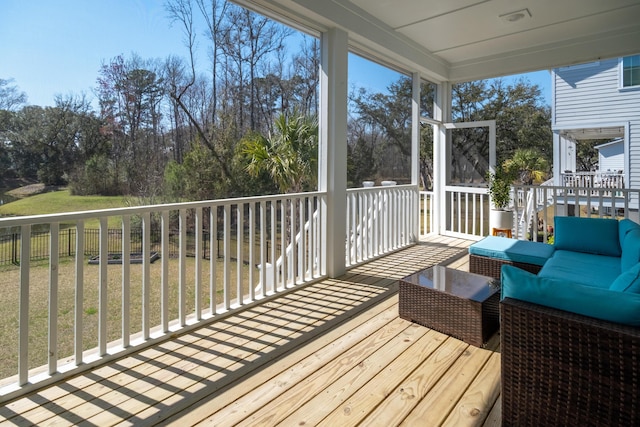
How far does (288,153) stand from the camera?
3592 mm

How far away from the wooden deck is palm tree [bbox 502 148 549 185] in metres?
4.40

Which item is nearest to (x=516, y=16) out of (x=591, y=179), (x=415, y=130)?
(x=415, y=130)

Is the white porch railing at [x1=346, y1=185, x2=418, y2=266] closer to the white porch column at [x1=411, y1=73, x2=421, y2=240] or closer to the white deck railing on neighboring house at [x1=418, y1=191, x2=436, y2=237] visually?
the white porch column at [x1=411, y1=73, x2=421, y2=240]

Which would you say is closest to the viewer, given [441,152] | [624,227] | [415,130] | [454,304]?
[454,304]

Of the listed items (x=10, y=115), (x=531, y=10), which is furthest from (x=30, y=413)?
(x=531, y=10)

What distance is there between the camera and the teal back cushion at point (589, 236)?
10.2 ft

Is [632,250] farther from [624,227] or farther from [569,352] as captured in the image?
[569,352]

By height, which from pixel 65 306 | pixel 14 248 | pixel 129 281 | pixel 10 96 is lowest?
pixel 65 306

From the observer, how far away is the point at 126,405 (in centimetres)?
181

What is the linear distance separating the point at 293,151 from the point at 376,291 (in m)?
1.57

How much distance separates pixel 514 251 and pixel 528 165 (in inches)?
148

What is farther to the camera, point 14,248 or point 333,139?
point 333,139

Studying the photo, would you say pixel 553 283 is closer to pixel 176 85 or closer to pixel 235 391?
pixel 235 391

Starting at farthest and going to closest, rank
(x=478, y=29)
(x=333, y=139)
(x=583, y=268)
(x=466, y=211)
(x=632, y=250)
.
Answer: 1. (x=466, y=211)
2. (x=478, y=29)
3. (x=333, y=139)
4. (x=583, y=268)
5. (x=632, y=250)
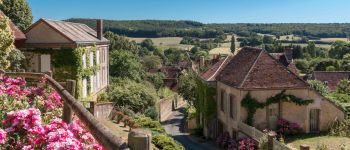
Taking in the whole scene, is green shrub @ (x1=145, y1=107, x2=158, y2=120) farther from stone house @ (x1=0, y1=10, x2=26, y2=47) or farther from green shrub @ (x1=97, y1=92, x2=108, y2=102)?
stone house @ (x1=0, y1=10, x2=26, y2=47)

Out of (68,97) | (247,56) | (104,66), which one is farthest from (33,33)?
(68,97)

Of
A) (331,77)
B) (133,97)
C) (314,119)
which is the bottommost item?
(314,119)

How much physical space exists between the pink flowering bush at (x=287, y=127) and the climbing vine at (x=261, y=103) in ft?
4.26

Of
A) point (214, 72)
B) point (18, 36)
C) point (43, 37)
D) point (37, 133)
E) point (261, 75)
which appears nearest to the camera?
point (37, 133)

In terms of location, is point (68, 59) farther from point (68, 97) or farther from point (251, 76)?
point (68, 97)

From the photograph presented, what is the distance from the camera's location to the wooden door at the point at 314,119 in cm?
2911

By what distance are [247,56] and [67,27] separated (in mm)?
14706

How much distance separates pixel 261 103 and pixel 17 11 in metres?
26.7

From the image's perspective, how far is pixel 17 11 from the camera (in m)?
43.6

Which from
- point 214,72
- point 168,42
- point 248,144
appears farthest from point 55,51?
point 168,42

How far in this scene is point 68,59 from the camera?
109 ft

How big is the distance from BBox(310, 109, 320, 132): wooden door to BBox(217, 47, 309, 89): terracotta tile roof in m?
2.01

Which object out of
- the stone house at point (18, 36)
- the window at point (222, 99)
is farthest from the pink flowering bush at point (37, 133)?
the stone house at point (18, 36)

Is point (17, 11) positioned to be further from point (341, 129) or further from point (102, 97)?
point (341, 129)
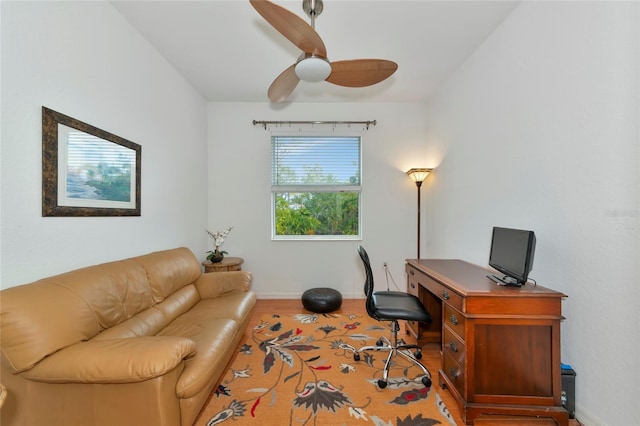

◇ ◇ ◇ ◇

What you are asked to do ▸
Copy all of the records above word for word, leaving out the pictures.

Solution ▸
How far does (288,153) stand from the camera?
3592 mm

How far away from the wooden deck is palm tree [bbox 502 148 549 185] in metres?
4.40

Which item is nearest to (x=516, y=16) out of (x=591, y=179), (x=415, y=130)?
(x=415, y=130)

Is the white porch railing at [x1=346, y1=185, x2=418, y2=266] closer to the white porch column at [x1=411, y1=73, x2=421, y2=240] or closer to the white deck railing on neighboring house at [x1=418, y1=191, x2=436, y2=237] visually?
the white porch column at [x1=411, y1=73, x2=421, y2=240]

Which would you say is closest to the viewer, given [441,152] | [624,227] | [415,130] | [454,304]?
[454,304]

Of the listed items (x=10, y=115), (x=531, y=10), which is furthest from (x=30, y=413)?
(x=531, y=10)

What distance is there between the camera and the teal back cushion at point (589, 236)?
10.2 ft

Is [632,250] farther from [624,227] or farther from [569,352] as captured in the image?
[569,352]

By height, which from pixel 65 306 | pixel 14 248 | pixel 129 281 | pixel 10 96 is lowest?
pixel 65 306

From the observer, how far away is the point at 126,405 (in centimetres)?
181

What is the linear distance separating the point at 293,151 from the point at 376,291 (in m)?
1.57

How much distance separates pixel 514 251 and pixel 528 165 (in inches)?
148

What is farther to the camera, point 14,248 or point 333,139?
point 333,139

Studying the photo, would you say pixel 553 283 is closer to pixel 176 85 or closer to pixel 235 391?
pixel 235 391

Starting at farthest and going to closest, rank
(x=478, y=29)
(x=333, y=139)
(x=583, y=268)
(x=466, y=211)
(x=632, y=250)
.
Answer: 1. (x=466, y=211)
2. (x=478, y=29)
3. (x=333, y=139)
4. (x=583, y=268)
5. (x=632, y=250)
Taking in the whole scene, is green shrub @ (x1=145, y1=107, x2=158, y2=120) farther from stone house @ (x1=0, y1=10, x2=26, y2=47) or farther from green shrub @ (x1=97, y1=92, x2=108, y2=102)?
stone house @ (x1=0, y1=10, x2=26, y2=47)

Out of (68,97) | (247,56) | (104,66), which one is farthest from (33,33)?
(68,97)

Of
A) (331,77)
B) (133,97)
C) (314,119)
which is the bottommost item?
(314,119)

How much physical space exists between the pink flowering bush at (x=287, y=127) and the climbing vine at (x=261, y=103) in ft?
4.26

Of
A) point (214, 72)
B) point (18, 36)
C) point (43, 37)
D) point (37, 133)
E) point (261, 75)
which appears nearest to the camera?
point (37, 133)

In terms of location, is point (68, 59) farther from point (68, 97) or farther from point (251, 76)?
point (68, 97)

From the photograph presented, what is the distance from the camera's location to the wooden door at the point at 314,119 in cm?
2911

By what distance are [247,56] and [67,27] separated (in mm)?
14706

How much distance separates pixel 261 103 and pixel 17 11 in metres?
26.7

From the image's perspective, how far is pixel 17 11 from the camera (in m)?
43.6

Which from
- point 214,72
- point 168,42
- point 248,144
appears farthest from point 55,51?
point 168,42

How far in this scene is point 68,59 from the camera?
109 ft

How big is the distance from BBox(310, 109, 320, 132): wooden door to BBox(217, 47, 309, 89): terracotta tile roof in m?
2.01

Which object out of
- the stone house at point (18, 36)
- the window at point (222, 99)
is farthest from the pink flowering bush at point (37, 133)?
the stone house at point (18, 36)

Is point (17, 11) positioned to be further from point (341, 129) or further from point (102, 97)?
point (341, 129)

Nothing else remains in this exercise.